How to Cheat Like an Entrepreneur
- Published on: Saturday, November 5th, 2016 @ 12:36 AM
Kiip founder Brian Wong shared the secrets to his success
Entrepreneur Brian Wong ducked into the conference room fashionably late. He flashed a wide smile and let loose a current of hyperactive and positive energy.
“HI EVERYONE! THANKS FOR COMING OUT TONIGHT!”
Almost everything Wong says is punctuated with an exclamation mark. It’s one of his secrets for getting what he wants (cheat #51, but more on that later).
Wong has a talent, perhaps a super power (cheat #16), for achieving goals ahead of schedule. He graduated from college by age 18; raised $24 million in venture capital to start his company, Kiip, before he turned 25; and grew Kiip into a $20 million per year global mobile advertising giant in just four years.
Now, Wong wants to share the secrets of his success. His latest accomplishment is "The Cheat Code," a book that describes 71 shortcuts Wong has used to accelerate his success. On October 3rd, NAAAP San Jose presented the latest event in its entrepreneurship series, a fireside chat with Wong about his book and his journey as an entrepreneur.
Wong’s entrepreneurial career began when he was still a child. “I learned to design when I was 12!” he stated. At the time, Wong was obsessed with the video game Counter-Strike. “I wanted a cool insignia for my team, so I got a copy of Photoshop and learned how to design,” he said. Other players noticed Brian’s work and began commissioning him to create art for their teams. “For a 12-year old, that money adds up. It can buy lots of Skittles!” Wong joked.
An ambitious child, Wong was not content to work for candy. He skipped four grades and graduated from the University of British Columbia at the age of 18. Wong then entered the work force. “I cold called [cheat #50] Digg, a social news site. They got me work and an H1-B work visa,” Wong recalled.
Unfortunately, Digg hit hard times and Wong was laid off mere months after securing his first job. Wong’s work visa expired, so he was forced to fly back home to Vancouver. Little did he know that this trip would play a critical role in his future.
Wong killed time during the flight by playing video games on his smart phone. He looked around and noticed that everyone else in the cabin was also furiously tapping away at their phone screens.
“That’s when the idea for Kiip hit,” Wong recalled. He knew that the marketing programs that most brands used to reward customers for their loyalty were ineffective. These programs relied on point accumulation schemes, which were tedious and drawn out. Wong realized he could boost customer loyalty by mimicking the achievement moments found in video games. These achievements, such as leveling up and reaching a high score, produce positive emotions that Wong figured he could associate with brands through a software platform.

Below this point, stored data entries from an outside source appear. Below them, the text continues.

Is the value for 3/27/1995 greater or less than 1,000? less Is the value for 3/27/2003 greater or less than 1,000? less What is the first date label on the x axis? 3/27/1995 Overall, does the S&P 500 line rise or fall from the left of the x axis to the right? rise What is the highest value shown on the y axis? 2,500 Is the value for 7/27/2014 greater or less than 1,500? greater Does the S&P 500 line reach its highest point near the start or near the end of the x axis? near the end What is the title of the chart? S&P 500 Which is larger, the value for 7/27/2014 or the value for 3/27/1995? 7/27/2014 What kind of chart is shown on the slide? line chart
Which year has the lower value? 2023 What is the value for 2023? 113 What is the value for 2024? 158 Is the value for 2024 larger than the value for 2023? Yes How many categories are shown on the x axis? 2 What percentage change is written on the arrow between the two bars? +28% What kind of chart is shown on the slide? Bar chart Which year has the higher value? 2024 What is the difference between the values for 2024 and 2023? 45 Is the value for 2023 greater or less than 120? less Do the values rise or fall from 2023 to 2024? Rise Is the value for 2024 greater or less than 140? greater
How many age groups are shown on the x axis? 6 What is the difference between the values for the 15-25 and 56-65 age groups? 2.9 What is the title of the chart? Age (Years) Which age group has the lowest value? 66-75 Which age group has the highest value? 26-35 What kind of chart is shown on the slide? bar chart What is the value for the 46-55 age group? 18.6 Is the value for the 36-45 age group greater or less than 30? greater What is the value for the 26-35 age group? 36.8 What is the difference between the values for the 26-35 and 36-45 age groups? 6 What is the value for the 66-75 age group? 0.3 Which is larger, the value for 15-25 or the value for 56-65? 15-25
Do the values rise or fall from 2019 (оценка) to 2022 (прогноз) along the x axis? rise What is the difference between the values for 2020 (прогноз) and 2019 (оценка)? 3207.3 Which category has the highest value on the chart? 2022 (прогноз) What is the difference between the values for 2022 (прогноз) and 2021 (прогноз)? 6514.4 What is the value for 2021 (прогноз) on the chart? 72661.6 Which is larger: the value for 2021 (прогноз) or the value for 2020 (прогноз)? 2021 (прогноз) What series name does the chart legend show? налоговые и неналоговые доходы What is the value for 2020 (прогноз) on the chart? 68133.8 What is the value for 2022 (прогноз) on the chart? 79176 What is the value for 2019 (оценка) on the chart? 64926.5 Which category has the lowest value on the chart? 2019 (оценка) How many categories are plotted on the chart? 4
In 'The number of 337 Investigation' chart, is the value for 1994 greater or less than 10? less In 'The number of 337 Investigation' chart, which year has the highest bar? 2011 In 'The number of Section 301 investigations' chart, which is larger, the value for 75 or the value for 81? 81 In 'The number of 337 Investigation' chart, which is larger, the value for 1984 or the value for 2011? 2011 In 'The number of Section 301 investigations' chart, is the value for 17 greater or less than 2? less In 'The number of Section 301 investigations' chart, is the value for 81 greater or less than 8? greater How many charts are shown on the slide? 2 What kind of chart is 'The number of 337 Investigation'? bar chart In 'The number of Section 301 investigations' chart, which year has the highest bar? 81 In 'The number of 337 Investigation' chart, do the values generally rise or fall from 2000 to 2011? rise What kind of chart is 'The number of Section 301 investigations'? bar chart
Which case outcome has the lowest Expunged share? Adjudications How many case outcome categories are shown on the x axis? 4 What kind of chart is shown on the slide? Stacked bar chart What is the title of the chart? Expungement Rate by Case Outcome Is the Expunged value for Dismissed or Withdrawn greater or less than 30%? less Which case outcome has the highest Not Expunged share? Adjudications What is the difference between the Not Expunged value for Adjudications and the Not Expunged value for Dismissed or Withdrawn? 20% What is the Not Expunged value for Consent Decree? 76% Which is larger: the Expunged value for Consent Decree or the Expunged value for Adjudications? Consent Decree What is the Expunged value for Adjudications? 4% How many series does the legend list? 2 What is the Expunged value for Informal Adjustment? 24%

As soon as he landed, Wong began working on the Kiip platform. He envisioned software that would provide customers with gifts whenever they engaged in certain behaviors. A food and drink brand, for example, could provide customers with free samples whenever they looked up recipes on their smart phones.
Wong then drew upon his design skills and created a crude mockup that depicted what an achievement moment would look like using the Kiip platform. He shopped his idea around and raised $300,000 from investors. “That seemed cool at age 19, but that only paid for two salespersons!” Wong joked.
Wong’s idea took flight, and today, Kiip boasts an impressive roster of high-profile clients including Kraft, The New York Times and Campari. Wong, however, is modest about his achievements. “Success is a relative term,” he explained. “I’m only in the first inning of a 30 inning game!”
Wong’s definition of success is optionality. “Success creates the option to do multiple things with the time and money available,” he explained. “With those things, you can raise more time and money.”
One of the options that Wong’s success has provided, was the opportunity to write “The Cheat Code.” “A publisher approached me and asked me to write a book,” he explained. Wong had never written a book before, but he had lots of ideas. “I felt there was a lot lacking in most business books,” he said. “Most tell you to follow your passions. But how do you do that? That’s not actionable.”
“The Cheat Code” is filled with actionable advice taken from Wong’s life experiences. Wong believes that most people tend to do things the way others do them because that way works. “The Cheat Code” shows people how to shortcut their way to success by doing things differently from everyone else.
For example, Wong feels that most people waste their energy trying to fix their shortcomings. “What a waste!” he said. Instead, Wong advises people to focus their resources on sharpening their strengths and developing one into a superpower. “A superpower is a skill that you do better than most people,” he explained. “Ask yourself, what didn’t feel like work? What was effortless? That’s your superpower.” Wong’s superpower is his ability to excite people. “I can describe something to you and get you excited about it. It’s contagious!” he said.
Wong concluded the event by signing copies of his book. “This was a fun event. Very interesting!” said Ricky Chan, of the event’s attendees. “Brian is an exciting speaker. He has lots of good ideas. I will read his book soon.”